START Material to process

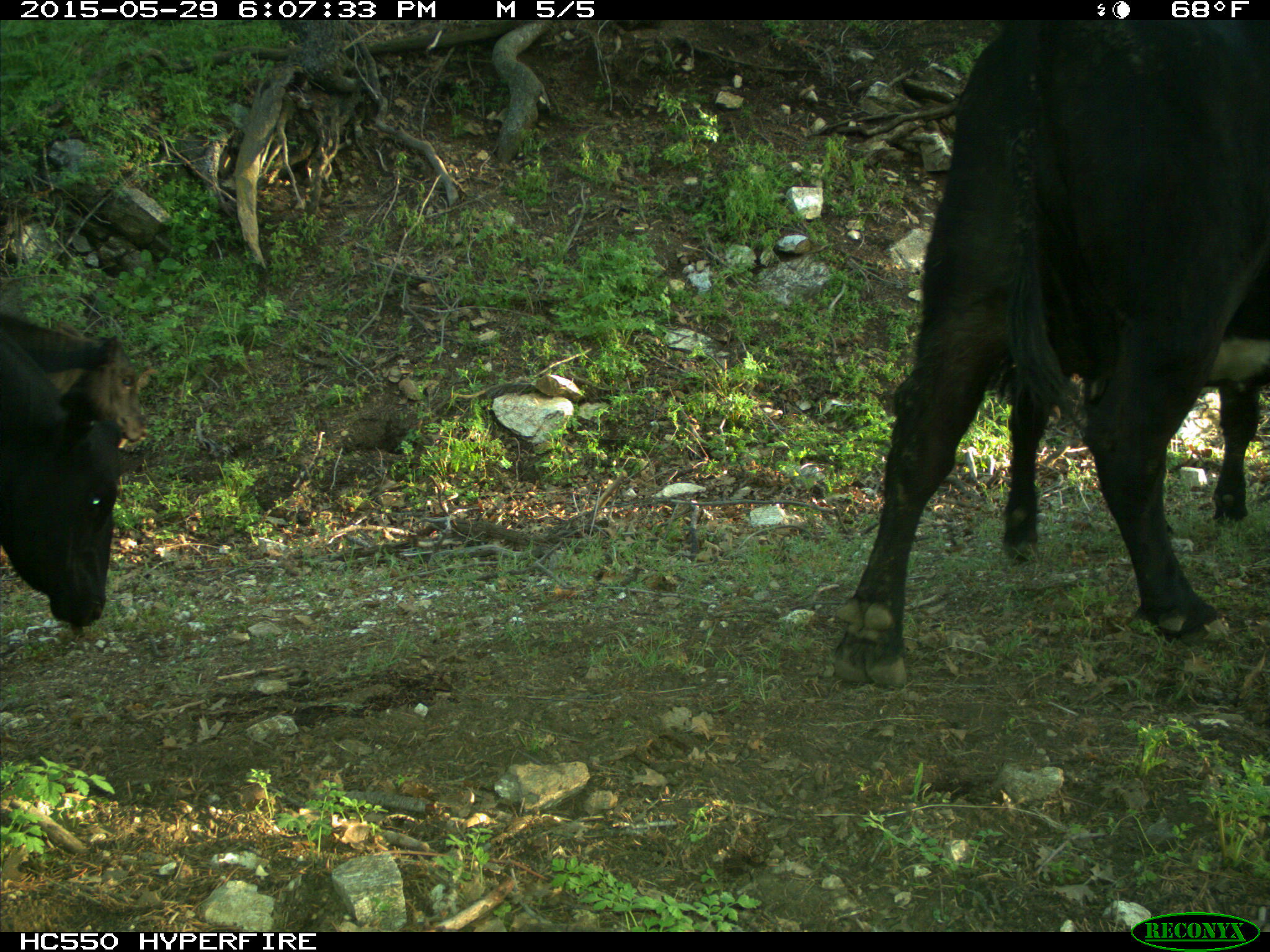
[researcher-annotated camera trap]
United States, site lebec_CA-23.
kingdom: Animalia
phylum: Chordata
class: Mammalia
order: Artiodactyla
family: Bovidae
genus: Bos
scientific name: Bos taurus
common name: domestic cow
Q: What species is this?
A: Bos taurus (domestic cow).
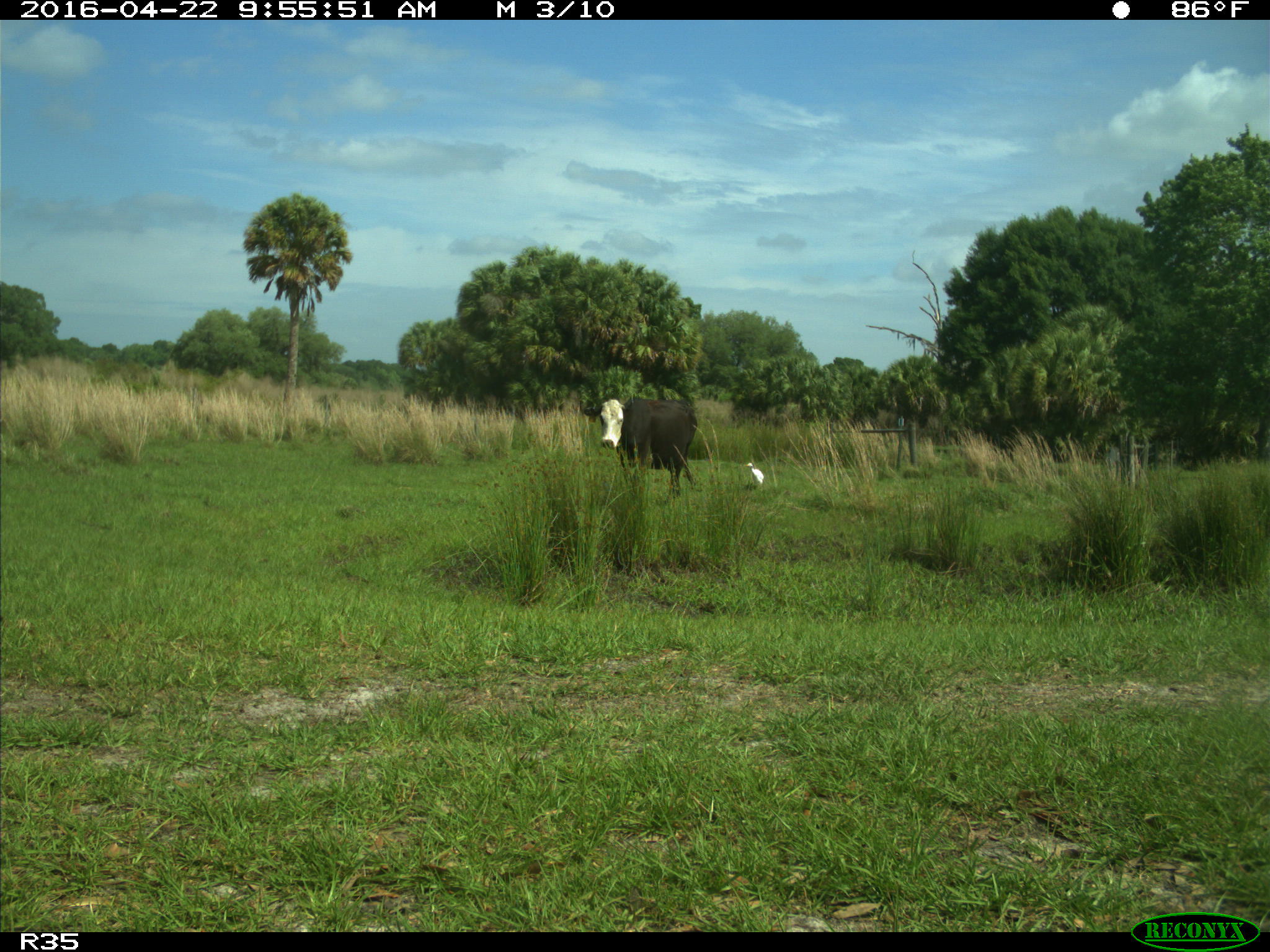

END Material to process

■ Aim of the exercise ■
Retype word for word the span of lines above that begins with the line containing "class: Mammalia" and ends with the last line of the records; skip all pictures.

■ Answer box ■
class: Mammalia
order: Artiodactyla
family: Bovidae
genus: Bos
scientific name: Bos taurus
common name: domestic cow
Q: What species is this?
A: Bos taurus (domestic cow).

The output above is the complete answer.